### Short exercise
Rewrite every one of the lines below, replacing "distant hillside" with "far ridge" and leaving everything else unchanged. Leave out the pictures.

### Available data
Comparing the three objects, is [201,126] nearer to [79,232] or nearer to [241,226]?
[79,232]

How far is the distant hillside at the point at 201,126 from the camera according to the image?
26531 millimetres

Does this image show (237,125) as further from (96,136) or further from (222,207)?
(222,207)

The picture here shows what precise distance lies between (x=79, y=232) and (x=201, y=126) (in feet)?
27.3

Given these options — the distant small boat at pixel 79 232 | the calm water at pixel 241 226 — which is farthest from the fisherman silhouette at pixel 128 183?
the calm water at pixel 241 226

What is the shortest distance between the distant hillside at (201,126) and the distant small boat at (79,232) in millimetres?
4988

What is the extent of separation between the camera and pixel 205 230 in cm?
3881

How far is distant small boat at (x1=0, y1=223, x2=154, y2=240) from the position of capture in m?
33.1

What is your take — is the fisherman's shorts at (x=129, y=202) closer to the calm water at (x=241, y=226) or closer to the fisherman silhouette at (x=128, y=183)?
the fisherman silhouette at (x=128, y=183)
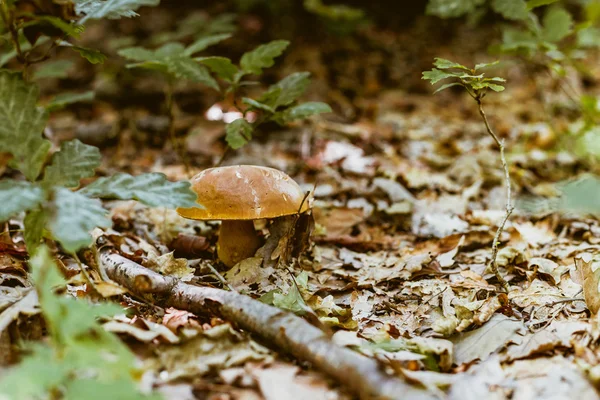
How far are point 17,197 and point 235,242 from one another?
1.30 m

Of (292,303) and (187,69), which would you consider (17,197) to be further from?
(187,69)

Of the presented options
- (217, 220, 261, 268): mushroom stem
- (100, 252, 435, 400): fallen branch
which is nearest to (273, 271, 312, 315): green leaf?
(100, 252, 435, 400): fallen branch

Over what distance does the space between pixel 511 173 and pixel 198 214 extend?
122 inches

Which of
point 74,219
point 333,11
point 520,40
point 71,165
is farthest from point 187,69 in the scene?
point 333,11

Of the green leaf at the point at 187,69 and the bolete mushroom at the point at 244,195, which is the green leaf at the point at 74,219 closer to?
the bolete mushroom at the point at 244,195

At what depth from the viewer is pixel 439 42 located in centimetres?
739

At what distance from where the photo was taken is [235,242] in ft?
9.34

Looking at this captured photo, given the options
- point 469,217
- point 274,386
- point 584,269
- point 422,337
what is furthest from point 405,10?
point 274,386

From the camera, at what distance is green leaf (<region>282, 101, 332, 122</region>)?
307cm

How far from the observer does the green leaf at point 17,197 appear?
1.68 meters

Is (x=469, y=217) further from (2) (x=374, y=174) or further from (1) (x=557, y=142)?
(1) (x=557, y=142)

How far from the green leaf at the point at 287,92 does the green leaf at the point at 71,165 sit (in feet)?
4.21

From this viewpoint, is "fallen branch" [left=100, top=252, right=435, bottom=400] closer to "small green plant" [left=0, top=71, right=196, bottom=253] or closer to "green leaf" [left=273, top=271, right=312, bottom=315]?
"green leaf" [left=273, top=271, right=312, bottom=315]

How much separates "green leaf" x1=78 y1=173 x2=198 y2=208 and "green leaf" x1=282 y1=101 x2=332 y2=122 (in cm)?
131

### Exercise solution
Comparing the three objects, is [201,126] nearer to [79,232] or nearer to [241,226]?
[79,232]

How far is the far ridge at the point at 201,126 from the camera according to the image?
26531 millimetres

Does this image show (237,125) as further from (96,136) or further from (222,207)?
(222,207)

The picture here shows what precise distance lies between (x=79, y=232) and (x=201, y=126) (in feet)?
27.3

Given these options — the distant small boat at pixel 79 232 | the calm water at pixel 241 226 — which is farthest from the fisherman silhouette at pixel 128 183?
the calm water at pixel 241 226

What is the shortest distance between the far ridge at (201,126) and the distant small boat at (79,232) in millimetres?
4988

What is the extent of separation between the camera and pixel 205 230 in cm?
3881

How far is distant small boat at (x1=0, y1=223, x2=154, y2=240) from the position of capture in m?
33.1

What is your take — is the fisherman's shorts at (x=129, y=202) closer to the calm water at (x=241, y=226) or closer to the fisherman silhouette at (x=128, y=183)?
the fisherman silhouette at (x=128, y=183)
How far are point 17,197 and point 235,242 from one another?
1.30 m

Of (292,303) and (187,69), which would you consider (17,197) to be further from?
(187,69)

Of the presented options
- (217, 220, 261, 268): mushroom stem
- (100, 252, 435, 400): fallen branch
which is nearest to (273, 271, 312, 315): green leaf?
(100, 252, 435, 400): fallen branch

Over what distance does the space between pixel 511 173 and pixel 198 214 extend?
122 inches

Which of
point 74,219
point 333,11
point 520,40
point 71,165
is farthest from point 187,69 in the scene?
point 333,11

Of the green leaf at the point at 187,69 and the bolete mushroom at the point at 244,195, which is the green leaf at the point at 74,219 closer to?
the bolete mushroom at the point at 244,195

At what depth from the viewer is pixel 439 42 located in centimetres?
739

At what distance from where the photo was taken is [235,242] in ft?
9.34

Looking at this captured photo, given the options
- point 469,217
- point 274,386
- point 584,269
- point 422,337
what is furthest from point 405,10?
point 274,386

From the camera, at what distance is green leaf (<region>282, 101, 332, 122</region>)?
307cm

How far from the observer does the green leaf at point 17,197 appear?
1.68 meters

Is (x=469, y=217) further from (2) (x=374, y=174) or further from (1) (x=557, y=142)?
(1) (x=557, y=142)

How far from the green leaf at the point at 287,92 does the green leaf at the point at 71,165 sit (in feet)?
4.21

From this viewpoint, is "fallen branch" [left=100, top=252, right=435, bottom=400] closer to "small green plant" [left=0, top=71, right=196, bottom=253] or closer to "green leaf" [left=273, top=271, right=312, bottom=315]?
"green leaf" [left=273, top=271, right=312, bottom=315]

How much separates "green leaf" x1=78 y1=173 x2=198 y2=208 and "green leaf" x1=282 y1=101 x2=332 y2=122 (in cm)?
131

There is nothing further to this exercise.